BACAAN LATIHAN:
=-=-=

1. Perkembangan Fisik
Perkembangan fisik peserta didik usia SD/MI meliputi pertumbuhan tinggi dan berat badan. Perubahan proporsi atau perbandingan antar bagian tubuh yang membentuk postur tubuh, pertumbuhan tulang, gigi, otot, dan lemak.
Pertumbuhan dan perkembangan fisik anak menentukan ketrampilan anak bergerak. Pertumbuhan dan perkembangan mempengaruhi cara memandang dirinya sendiri dan orang lain, yang berdampak dalam melakukan penyesuaian dengan dirinya dan orang lain.
a. Pertumbuhan Tinggi
Pertumbuhan tinggi badan setiap anak berbeda-beda, tapi mengikuti pola yang sama.
1) Anak usia 5 tahun : tinggi tubuh 2x dari tinggi/panjang tubuh saat lahir. Setelah itu melambat 7 cm setiap tahun.
2) Anak usia 12/13 thn : tinggi anak 150 cm, masih bertambah sampai usia 18 tahun ketika mengakhiri masa remaja. Pada akhir usia SD dan anak masuk masa puber, pertumbuhan anak laki-laki lebih lambat dari anak perempuan. Namun setelah itu, pertumbuhan laki-laki lebih cepat.
b. Perkembangan Berat Tubuh Peserta Didik
1) Anak usia 5 tahun: berat 5x setelah dilahirkan.
2) Anak masa anak: berat 35-40 kg.
3) Anak usia 10-12 tahun (permulaan masa remaja): Anak mengalami periode lemak, mengalami pematangan kelamin yang berasal dari hormon, nafsu makan anak semakin besar, pertumbuhan tubuh yang cepat, penumpukan lemak pada perut, pinggul, pangkal paha, dada, sekitar rahang, leher dan pipi.
c. Pertumbuhan Tulang, Gigi, Otot dan Lemak
1) Pertumbuhan tulang (jumlah dan komposis) pada peserta didik usia SD/MI cenderung lambat dibandingkan anak awal dan remaja.
2) Pengerasan tulang dan tulang rawan menjadi tulang keras berlangsung terus sampai akhir masa remaja.
3) Pertumbuhan tulang terjadi tidak serempak dan kecepatannya berbeda, tergantung pada hormone, gizi dan zat mineral yang dikonsumsi.
4) Pada dua tahun terakhir masa anak akhir dimana terjadi periode lemak, terjadi pembengkokkan tulang karena tulang belum/tidak cukup keras menompang berat badan.
5) Pergantian gigi susu menjadi gigi tetap terjadi pada peserta didik usia SD/MI menjadi peristiwa penting karena dapat mempengaruhi perilaku anak.
6) Perkembangan susunan syaraf pada otak dan tulang belakang mempengaruhi perkembangan indra dan berpikir anak yang berdampak pada kemampuan anak dalam belajar.
7) Sebagian peserta usia SD/MI juga berbeda pada masa awal remaja/puber.
2. Perkembangan Intelek
Perkembangan Intelek sangat erat dengan perkembangan kognitif. Pengertian kognitif meliputi aspek struktur intelek yang dipergunakan untuk mengetahui sesuatu, dan dalamnya terdapat aspek: persepsi, ingatan, pikiran, simbol, penalaran, dan pemecahan persoalan. Perkembangan kognitif merupakan proses dan hasil individu dengan lingkungannya.

=-=-=

MATERI YANG DITAMPILKAN:

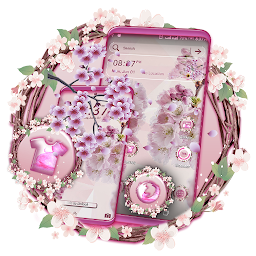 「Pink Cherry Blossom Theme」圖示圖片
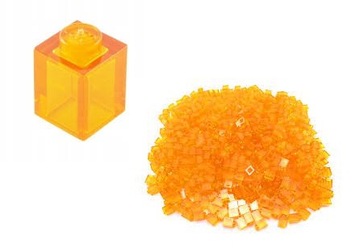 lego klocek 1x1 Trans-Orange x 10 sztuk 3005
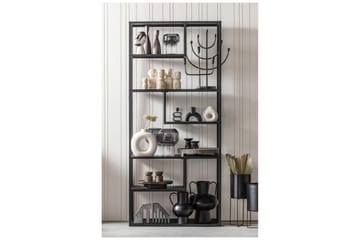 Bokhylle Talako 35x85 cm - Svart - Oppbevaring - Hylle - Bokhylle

=-=-=

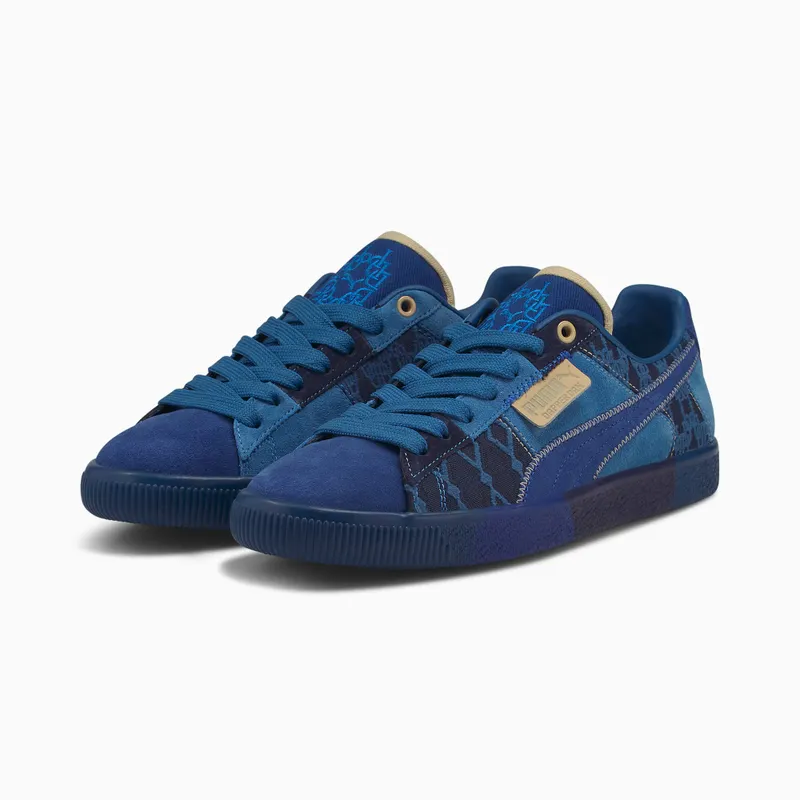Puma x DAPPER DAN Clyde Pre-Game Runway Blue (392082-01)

=-=-=

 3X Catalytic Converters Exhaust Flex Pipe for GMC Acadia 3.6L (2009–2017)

=-=-=

TUJUAN LATIHAN: Lanjutkan teks tentang perkembangan peserta didik usia SD/MI, dimulai setelah kalimat terakhirnya.

JAWABAN YANG DIHARAPKAN:
Menurut Teori Piaget(dalam Siti Rahayu haditono:2006:218) perkembangan kognitif dibedakan menjadi 4 yaitu.
a. Stadium sensori-motorik (0-18 bulan atau 24 bulan)
Selama stadium sensori motoris anak berkembang suatu proses desentrasi, artinya anak dapat memandang dirinya sendiri dan lingkungan sebagai dua entitas yang berbeda.
b. Stadium pra-operasional (±18 bulan-7 tahun)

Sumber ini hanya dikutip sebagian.